Re-conceptualizing Approaching Girls

Re-conceptualizing Approaching Girls


By far the most difficult thing for guys in dating is approaching new girls and the second is doing it with success. There's so much information out there about learning not to fear rejection, lines to get good responses, and of course the be yourself advice.


A way that's not discussed as much is the idea that women like to be talked to as long as it's somewhat respectful as in you're talking to them like a human being and not a vagina with arms and legs. You can tease and make fun of but not objectify unless she already really likes you and seems like she wants to go home with you which happens if the venue is right for it--late night parties, clubs, bars etc.


Re-conceptualizing Approaching Girls


What's really important about this concept is again that women actually have a good time talking to new guys.

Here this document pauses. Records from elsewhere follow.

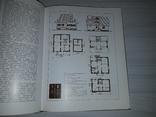 Сельский жилой дом в Карпатах 1987 Пособие застройщику, фото №7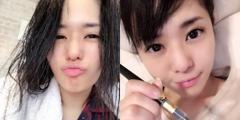苍井空婚后晒出浴美照 俏皮卖萌与粉丝热情互动!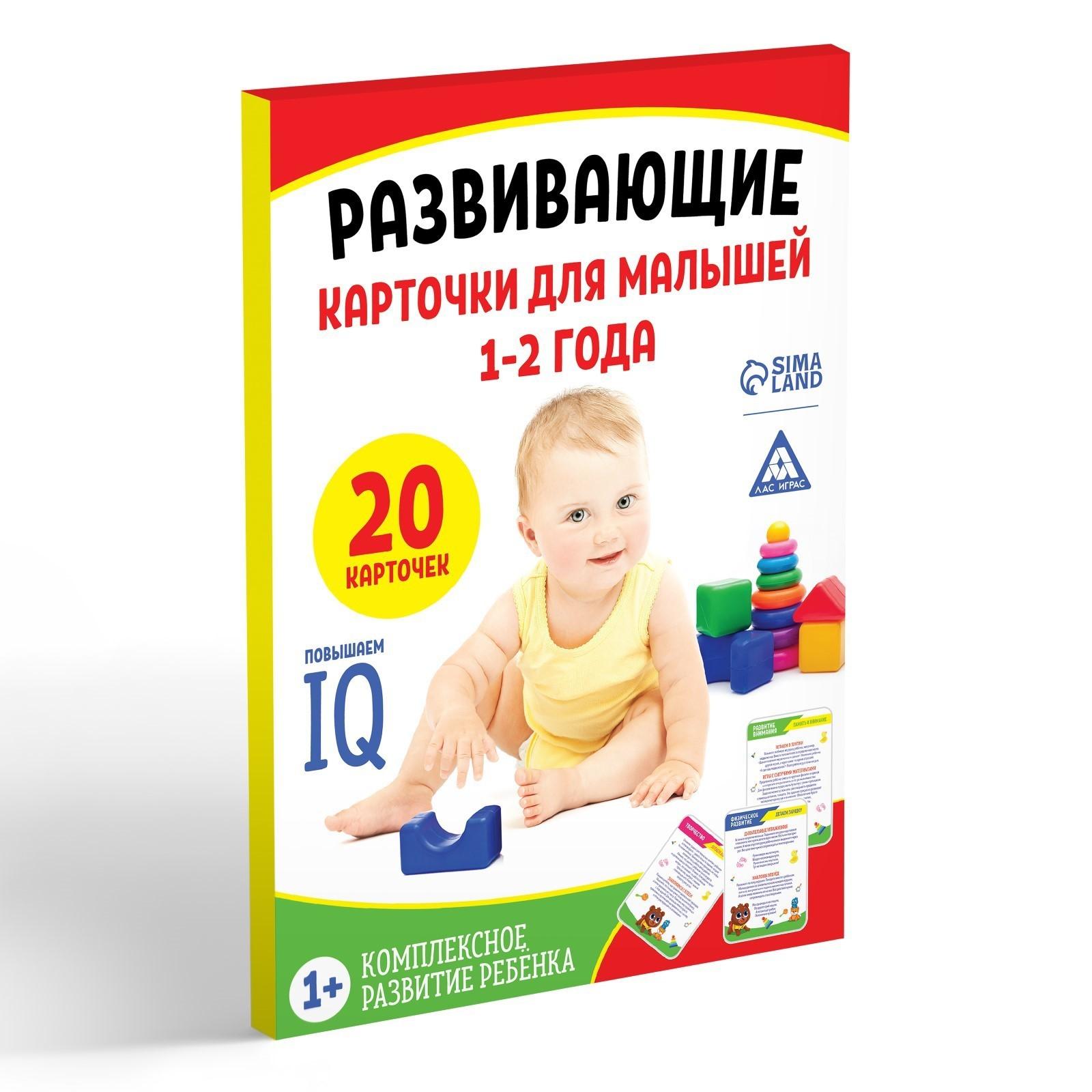 игры для комплексного развития малышей 1 2 года 2366044 купить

It's the pressure of feeling as if you're trying to pull something off which makes it feel so forced. You feel like you're swimming against the current instead of with it--pushing something that probably shouldn't be pushing in order to satiate your pathetic male desires. Not only are they not pathetic but actually very healthy as men go through adulthood, but you're not pushing it as much as you think. Women enjoy feeling attractive and when you take the time to tease her or smile or make conversation you are validating her. True, a lot of men validate her everyday so she may have a veil of rudeness which pre-rejects you, but there are usually women who don't have this veil on and often when a woman does have that veil on it's because she has a boyfriend or you aren't her type so you didn't have a shot no matter what you said or did.

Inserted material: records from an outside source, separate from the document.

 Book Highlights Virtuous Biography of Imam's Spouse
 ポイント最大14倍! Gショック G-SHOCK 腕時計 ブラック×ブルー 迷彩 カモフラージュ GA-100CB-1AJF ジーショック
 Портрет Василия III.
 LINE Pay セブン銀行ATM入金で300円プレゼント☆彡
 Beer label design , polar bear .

The point is flirting is almost as normal as being friendly. Sure, you've probably been in line at a store or something and the guy is being extra friendly to this woman and even though the woman is playing along you feel awkward and tense for the guy--this is called tension and if you can handle tension then you're ahead of the game. Don't feel like you have to fill up every empty silence with something witty.


Re-conceptualizing Approaching Girls


To wrap up, here is the basic idea: Try thinking of talking to girls like giving them permission to have a conversation with you. If you are sitting next to a woman at starbucks and you say what's that you're reading? She can give you a one word answer and you know she's not interested in getting that permission. Or, and this happens a lot more often than you'd think, she will open up and tell you what the book is about without you asking. This opens up the conversation where you can talk about anything and from asking a simple question about an innocuous thing that you'd ask her even if she was 90 years old and a man, you've done what so many other guys fail to do--start a conversation from scratch from a random attractive women you've never met. Your success rate in terms of relationships starting this way is actually higher than clubs because they actually find the way you met cute (the best still seems to be mutual friends)


One small additional note--you'll find as you do this that many women will have conversations with you very easily but that doesn't always result in numbers. Again, I never force anything along. Even if I know I could get this woman to talk about her life story--i know that when she gets home if she feels like why did she give me her number? when i text her it won't probably go anywhere. You can push it if you like and you'll probably get better numbers than me but again there are always enough women who enjoyed the chance to talk to you without it being weird, uncomfortable, and forced.